--- PROBLEMS TO SOLVE ---
A. From the passage on the PostgreSQL test harness, copy word for word the part that opens with the words containing "The postgres_test_harness context" and closes with "temporary PostgreSQL database.".
B. According to the passage on the PostgreSQL test harness, why do Prefect tasks use the temporary database without any patching or changes to task code? Answer in one to three sentences.
C. Continue the passage on the PostgreSQL test harness from where it stops.

--- EXTRACTED TEXT ---
If Docker is not available, you may need to install Docker Desktop or start the Docker daemon.

postgres_test_harness

The postgres_test_harness context manager (found in mc_postgres_db.testing.utilities) creates a temporary PostgreSQL database using Docker, initializes all ORM models, and updates the Prefect secret that stores the database URL. This ensures that all Prefect tasks which retrieve the database engine (both sync and async) will use this temporary PostgreSQL database during your tests, without requiring any patching or changes to task code.

Key benefits:

• No need to change or mock every Prefect flow or task that uses the database engine.
• All Prefect tasks that call get_engine (sync or async) will automatically use the temporary PostgreSQL database.
• The database is created fresh for each test session or function (depending on fixture scope), ensuring isolation and repeatability.
• Uses ephemeral storage (no volume mounting) for complete isolation between test runs.
• Comprehensive safety checks to prevent accidental connection to production databases.

--- DATA BLOCK ---

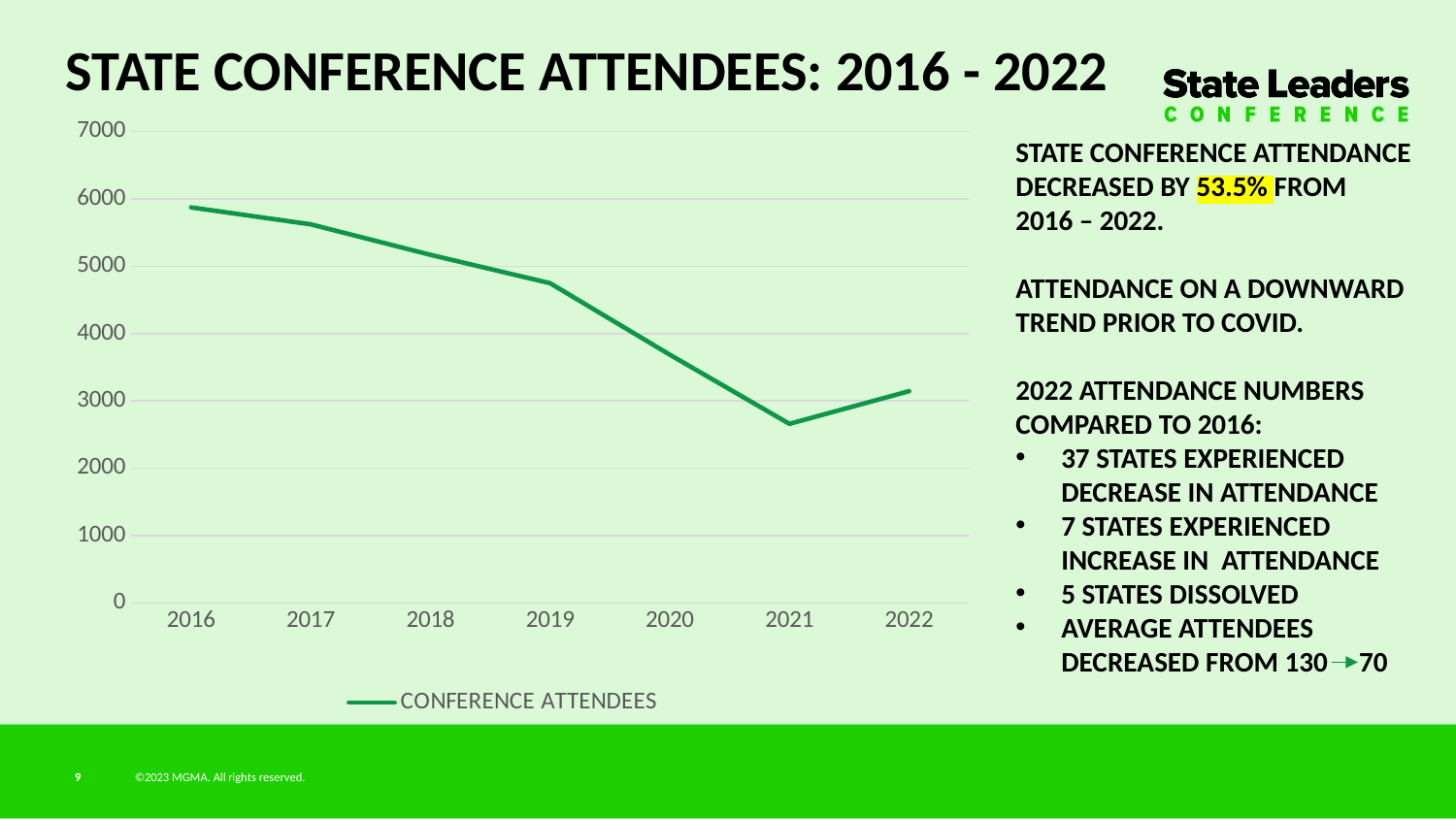
Which year has more conference attendees, 2019 or 2022? 2019 Is the value for 2021 greater or less than 3000? less Is the value for 2016 greater or less than 5000? greater How many years are plotted on the x axis of the chart? 7 What kind of chart is shown on the slide? line chart Is the value for 2020 greater or less than 4000? less What series name is shown in the chart legend? CONFERENCE ATTENDEES Which year has the highest number of conference attendees? 2016 Do conference attendees rise or fall from 2016 to 2021? fall How many series does the chart legend list? 1 What is the title of the chart? STATE CONFERENCE ATTENDEES: 2016 - 2022 Which year has the lowest number of conference attendees? 2021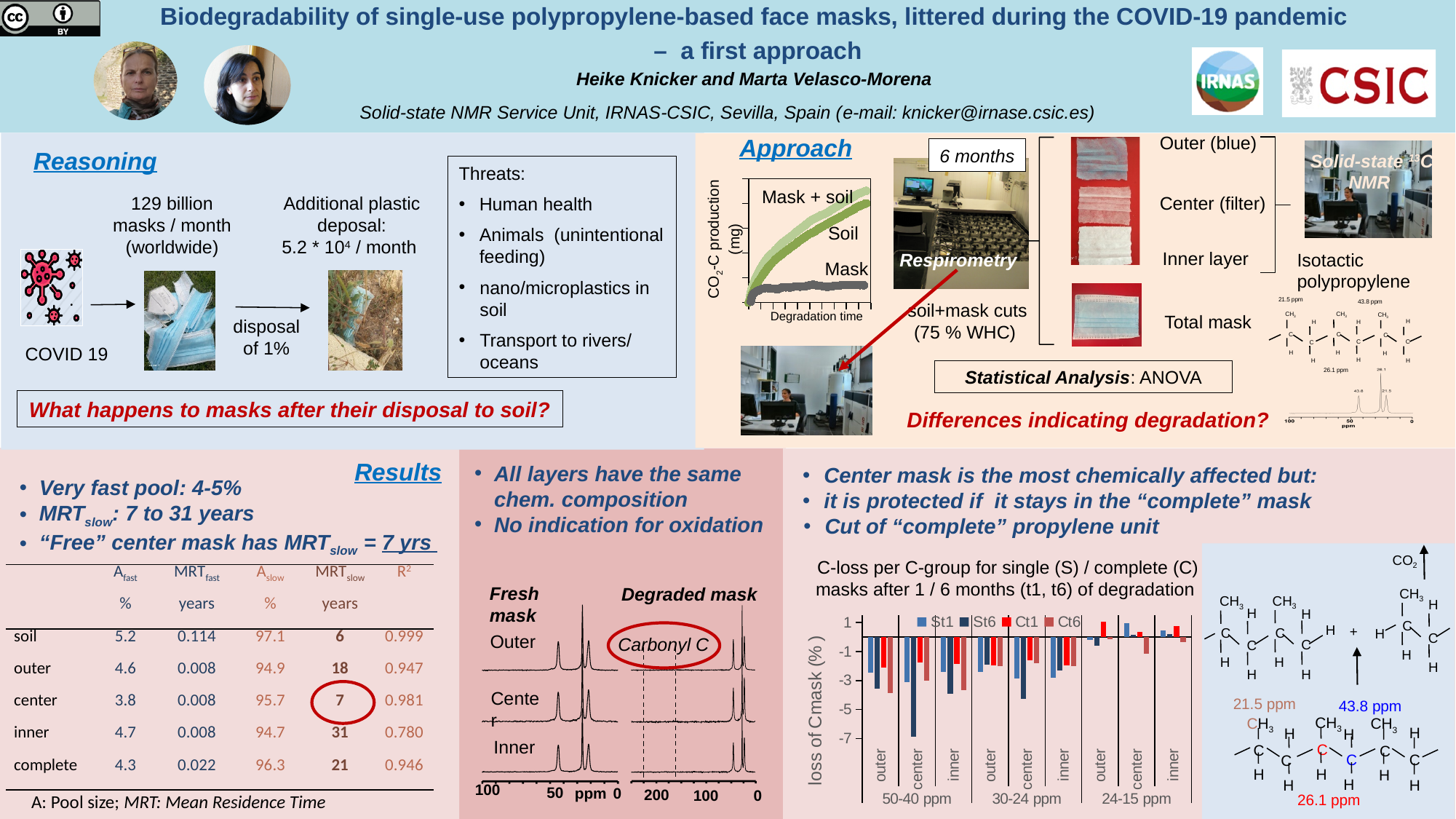
In the 'C-loss per C-group' bar chart, which layer and ppm group shows the largest C loss (the longest bar below zero)? center, 50-40 ppm What are the legend entries of the 'C-loss per C-group' bar chart? St1, St6, Ct1, Ct6 What is the y-axis label of the 'C-loss per C-group' bar chart? loss of Cmask (%) How many ppm groups are shown along the x axis of the 'C-loss per C-group' bar chart? 3 In the CO2-C production chart in the Approach section, which series reaches the highest value? Mask + soil In the 'C-loss per C-group' bar chart, is the St6 value for center in the 30-24 ppm group greater or less than -3? less In the 'C-loss per C-group' bar chart, is the St1 value for outer in the 24-15 ppm group greater or less than -3? greater In the 'C-loss per C-group' bar chart, which ppm group shows the smallest C losses overall? 24-15 ppm What kind of chart is the 'C-loss per C-group' chart at the bottom right of the slide? bar chart How many series does the legend of the 'C-loss per C-group' bar chart list? 4 In the 'C-loss per C-group' bar chart, is the St6 value for center in the 50-40 ppm group greater or less than -5? less How many layer categories (outer/center/inner positions) are plotted in total along the x axis of the 'C-loss per C-group' bar chart? 9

--- ANSWER LIST ---
A.
The postgres_test_harness context manager (found in mc_postgres_db.testing.utilities) creates a temporary PostgreSQL database using Docker, initializes all ORM models, and updates the Prefect secret that stores the database URL. This ensures that all Prefect tasks which retrieve the database engine (both sync and async) will use this temporary PostgreSQL database during your tests, without requiring any patching or changes to task code.

Key benefits:

• No need to change or mock every Prefect flow or task that uses the database engine.
• All Prefect tasks that call get_engine (sync or async) will automatically use the temporary PostgreSQL database.

B. The harness updates the Prefect secret that stores the database URL. Every Prefect task that retrieves the database engine, sync or async, therefore gets the temporary PostgreSQL database, so no patching or changes to task code are needed.

C.
• At the end of the test, the Docker container and all tables are cleaned up.

Safety Features:

• Validates that the database connection is to localhost only
• Ensures the database uses test credentials (testuser/testpass/testdb)
• Checks database size to prevent accidental connection to production databases
• Verifies Docker container environment variables match expected test configuration

Configuration:

• PostgreSQL version can be controlled via the POSTGRES_VERSION environment variable (defaults to latest)
• Test database uses ephemeral storage for complete isolation
• Automatic port selection to avoid conflicts

Usage with Pytest

You can use the harness as a fixture in your tests. For example:

import pytest
from mc_postgres_db.testing.utilities import postgres_test_harness

@pytest.fixture(scope="function", autouse=True)
def postgres_harness():
    with postgres_test_harness():
        yield

def test_my_flow():
    # Any Prefect task that calls get_engine() will use the PostgreSQL test DB
    ...

If you are also testing Prefect flows, the postgres harness will already use Prefect's harness to ensure isolation:

import pytest
from mc_postgres_db.testing.utilities import postgres_test_harness

@pytest.fixture(scope="session", autouse=True)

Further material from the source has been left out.